> [必要な作業]
以下の行をすべて、空行を除いて番号付きリストとして並べてもらえますか。

定量的グラフ推論データ:
# # # #

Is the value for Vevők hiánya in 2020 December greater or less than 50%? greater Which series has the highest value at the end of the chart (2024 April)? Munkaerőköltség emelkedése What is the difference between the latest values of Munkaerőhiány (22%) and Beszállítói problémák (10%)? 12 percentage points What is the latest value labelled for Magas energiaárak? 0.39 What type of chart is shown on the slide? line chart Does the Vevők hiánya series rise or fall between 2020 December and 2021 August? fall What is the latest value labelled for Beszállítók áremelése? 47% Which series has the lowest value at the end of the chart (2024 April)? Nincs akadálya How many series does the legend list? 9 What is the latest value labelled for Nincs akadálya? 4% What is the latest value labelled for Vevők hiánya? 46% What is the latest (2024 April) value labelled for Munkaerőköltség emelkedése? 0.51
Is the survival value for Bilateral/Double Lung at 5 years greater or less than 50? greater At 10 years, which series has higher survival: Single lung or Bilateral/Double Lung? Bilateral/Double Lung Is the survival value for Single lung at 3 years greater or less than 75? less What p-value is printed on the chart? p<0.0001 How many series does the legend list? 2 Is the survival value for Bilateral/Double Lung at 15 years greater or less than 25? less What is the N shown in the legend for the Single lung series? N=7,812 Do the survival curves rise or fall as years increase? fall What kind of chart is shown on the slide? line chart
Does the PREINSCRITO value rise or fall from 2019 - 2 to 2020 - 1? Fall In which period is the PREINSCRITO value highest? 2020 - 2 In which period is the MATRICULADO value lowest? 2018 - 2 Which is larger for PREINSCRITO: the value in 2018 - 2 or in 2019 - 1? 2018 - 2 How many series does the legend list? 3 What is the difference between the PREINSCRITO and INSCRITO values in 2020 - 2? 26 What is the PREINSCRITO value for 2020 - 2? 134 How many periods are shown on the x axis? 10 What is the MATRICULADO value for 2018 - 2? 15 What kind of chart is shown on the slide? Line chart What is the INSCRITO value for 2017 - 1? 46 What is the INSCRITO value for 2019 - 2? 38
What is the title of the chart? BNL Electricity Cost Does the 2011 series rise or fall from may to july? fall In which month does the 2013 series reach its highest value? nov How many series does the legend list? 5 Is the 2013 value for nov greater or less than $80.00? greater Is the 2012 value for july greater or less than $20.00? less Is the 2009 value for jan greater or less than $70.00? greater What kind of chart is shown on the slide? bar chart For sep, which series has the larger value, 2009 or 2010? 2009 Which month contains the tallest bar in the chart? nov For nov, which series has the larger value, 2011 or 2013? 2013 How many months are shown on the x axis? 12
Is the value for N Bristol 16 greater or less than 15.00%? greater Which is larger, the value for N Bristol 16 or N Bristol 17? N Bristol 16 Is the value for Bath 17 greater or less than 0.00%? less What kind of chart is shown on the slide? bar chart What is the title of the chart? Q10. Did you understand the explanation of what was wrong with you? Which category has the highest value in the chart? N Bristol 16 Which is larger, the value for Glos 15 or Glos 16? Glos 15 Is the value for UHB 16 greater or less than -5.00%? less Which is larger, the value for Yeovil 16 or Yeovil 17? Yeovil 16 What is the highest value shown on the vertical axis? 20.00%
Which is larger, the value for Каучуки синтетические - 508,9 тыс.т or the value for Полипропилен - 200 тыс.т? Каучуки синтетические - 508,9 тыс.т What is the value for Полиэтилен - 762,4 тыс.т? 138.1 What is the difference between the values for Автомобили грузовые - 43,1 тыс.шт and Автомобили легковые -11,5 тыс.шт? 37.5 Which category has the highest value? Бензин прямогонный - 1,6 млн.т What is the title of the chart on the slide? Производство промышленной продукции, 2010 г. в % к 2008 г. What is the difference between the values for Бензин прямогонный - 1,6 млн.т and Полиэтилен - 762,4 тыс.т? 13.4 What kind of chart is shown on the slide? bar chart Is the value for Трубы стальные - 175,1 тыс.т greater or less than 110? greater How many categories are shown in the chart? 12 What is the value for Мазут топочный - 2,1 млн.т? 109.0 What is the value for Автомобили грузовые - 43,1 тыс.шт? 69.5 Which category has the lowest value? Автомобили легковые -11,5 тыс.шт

# # # #

> [作業への回答]
1. Is the value for Vevők hiánya in 2020 December greater or less than 50%? greater Which series has the highest value at the end of the chart (2024 April)? Munkaerőköltség emelkedése What is the difference between the latest values of Munkaerőhiány (22%) and Beszállítói problémák (10%)? 12 percentage points What is the latest value labelled for Magas energiaárak? 0.39 What type of chart is shown on the slide? line chart Does the Vevők hiánya series rise or fall between 2020 December and 2021 August? fall What is the latest value labelled for Beszállítók áremelése? 47% Which series has the lowest value at the end of the chart (2024 April)? Nincs akadálya How many series does the legend list? 9 What is the latest value labelled for Nincs akadálya? 4% What is the latest value labelled for Vevők hiánya? 46% What is the latest (2024 April) value labelled for Munkaerőköltség emelkedése? 0.51
2. Is the survival value for Bilateral/Double Lung at 5 years greater or less than 50? greater At 10 years, which series has higher survival: Single lung or Bilateral/Double Lung? Bilateral/Double Lung Is the survival value for Single lung at 3 years greater or less than 75? less What p-value is printed on the chart? p<0.0001 How many series does the legend list? 2 Is the survival value for Bilateral/Double Lung at 15 years greater or less than 25? less What is the N shown in the legend for the Single lung series? N=7,812 Do the survival curves rise or fall as years increase? fall What kind of chart is shown on the slide? line chart
3. Does the PREINSCRITO value rise or fall from 2019 - 2 to 2020 - 1? Fall In which period is the PREINSCRITO value highest? 2020 - 2 In which period is the MATRICULADO value lowest? 2018 - 2 Which is larger for PREINSCRITO: the value in 2018 - 2 or in 2019 - 1? 2018 - 2 How many series does the legend list? 3 What is the difference between the PREINSCRITO and INSCRITO values in 2020 - 2? 26 What is the PREINSCRITO value for 2020 - 2? 134 How many periods are shown on the x axis? 10 What is the MATRICULADO value for 2018 - 2? 15 What kind of chart is shown on the slide? Line chart What is the INSCRITO value for 2017 - 1? 46 What is the INSCRITO value for 2019 - 2? 38
4. What is the title of the chart? BNL Electricity Cost Does the 2011 series rise or fall from may to july? fall In which month does the 2013 series reach its highest value? nov How many series does the legend list? 5 Is the 2013 value for nov greater or less than $80.00? greater Is the 2012 value for july greater or less than $20.00? less Is the 2009 value for jan greater or less than $70.00? greater What kind of chart is shown on the slide? bar chart For sep, which series has the larger value, 2009 or 2010? 2009 Which month contains the tallest bar in the chart? nov For nov, which series has the larger value, 2011 or 2013? 2013 How many months are shown on the x axis? 12
5. Is the value for N Bristol 16 greater or less than 15.00%? greater Which is larger, the value for N Bristol 16 or N Bristol 17? N Bristol 16 Is the value for Bath 17 greater or less than 0.00%? less What kind of chart is shown on the slide? bar chart What is the title of the chart? Q10. Did you understand the explanation of what was wrong with you? Which category has the highest value in the chart? N Bristol 16 Which is larger, the value for Glos 15 or Glos 16? Glos 15 Is the value for UHB 16 greater or less than -5.00%? less Which is larger, the value for Yeovil 16 or Yeovil 17? Yeovil 16 What is the highest value shown on the vertical axis? 20.00%
6. Which is larger, the value for Каучуки синтетические - 508,9 тыс.т or the value for Полипропилен - 200 тыс.т? Каучуки синтетические - 508,9 тыс.т What is the value for Полиэтилен - 762,4 тыс.т? 138.1 What is the difference between the values for Автомобили грузовые - 43,1 тыс.шт and Автомобили легковые -11,5 тыс.шт? 37.5 Which category has the highest value? Бензин прямогонный - 1,6 млн.т What is the title of the chart on the slide? Производство промышленной продукции, 2010 г. в % к 2008 г. What is the difference between the values for Бензин прямогонный - 1,6 млн.т and Полиэтилен - 762,4 тыс.т? 13.4 What kind of chart is shown on the slide? bar chart Is the value for Трубы стальные - 175,1 тыс.т greater or less than 110? greater How many categories are shown in the chart? 12 What is the value for Мазут топочный - 2,1 млн.т? 109.0 What is the value for Автомобили грузовые - 43,1 тыс.шт? 69.5 Which category has the lowest value? Автомобили легковые -11,5 тыс.шт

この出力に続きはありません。